_TASK LIST_.
[1] In the passage on Canadian Confederation below, what was the main reason for putting the power of disallowance into the Constitution Act?
[2] Write the next part of the passage on Canadian Confederation, picking up right after its final line.

_DOCUMENT SEGMENT_.
━━━

Break the promise, break the deal

 

Canada must end because its federal government broke the promise of the deal that is Confederation. And when you break the promise of a deal, you break the deal itself.



What deal are you talking about? And what “promise”?

When Canada was formed, a solemn promise was made to the linguistic and religious communities, many of which were to became minorities with the creation of the four provinces of Confederation, that if any provincial legislature were to abrogate their civil or minority rights, the federal government would swiftly and without hesitation “veto” such legislature. Specific federal powers were put into the BNA Act primarily for this reason:

The main reason for (the inclusion of the power of “disallowance”) in the Constitution Act, if we are to trust the opinion of most of the Fathers of Confederation, was to protect minority rights (in the words of Macdonald, the rich being in minority…), not to subjugate the provinces.[31]

R. MacGregor Dawson recognized three classes of cases which justified disallowance, the third concerning fundamental rights:

Thirdly, those provincial acts which affect fundamental rights of Canadian citizens. These rights should be the same in all provinces of Canada and should be unassailable by provincial statutes.[32]

What other powers are there in addition to disallowance?

━━━

_DATASET EXCERPT_.
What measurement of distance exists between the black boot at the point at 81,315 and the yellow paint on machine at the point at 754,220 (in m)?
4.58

━━━

_FINAL ANSWERS_.
[1] To protect minority rights, not to subjugate the provinces.

[2]
Reservation, the declaratory power, and the section 93 provisions concerning schools. Pierre Trudeau referred to “blunt tools left in the BNA Act: disallowance, taxation -- all modes of taxation; the declarative clause; expropriation for federal purposes, and so on.” [33]

This "veto" power, as it was referred to in the Confederation Debates,[34] wasn't just some obscure one-time mention; it was a promise and commitment made numerous times and, indeed, Confederation may not have taken place had those powers not been put in and that specific promise not made.

Why was violation of minority and individual rights a concern?

With Confederation came the creation of the four provinces that prior to 1867 didn't exist...and because they didn't exist, there weren't provincial minorities such as the English/Protestants of Quebec. So it was with the creation of Canada that provincial minorities such as the Quebec Anglophones came into being. The Fathers of Confederation knew this, acknowledged this, and foresaw the problems that could -- and did -- arise from it.

The potential for abuse of minorities by the new provincial majorities and their representatives in the new provincial legislatures was dealt with quite clearly and unambiguously in the Confederation Debates.

Can you give some examples of the promise from the Confederation Debates?

... I feel it comes hard on me to hear honorable gentlemen say that there is no security for (the minority English in Quebec) in the future, but that the French ... may do anything they choose in the lower branch of the Legislature. But, honorable gentlemen, if the lower branch of the Legislature were insensate enough and wicked enough to commit some flagrant act of injustice against the English Protestant portion of the community, they would be checked by the General Government.

-- Hon. Sir E. P. Taché, p. 2367

...and...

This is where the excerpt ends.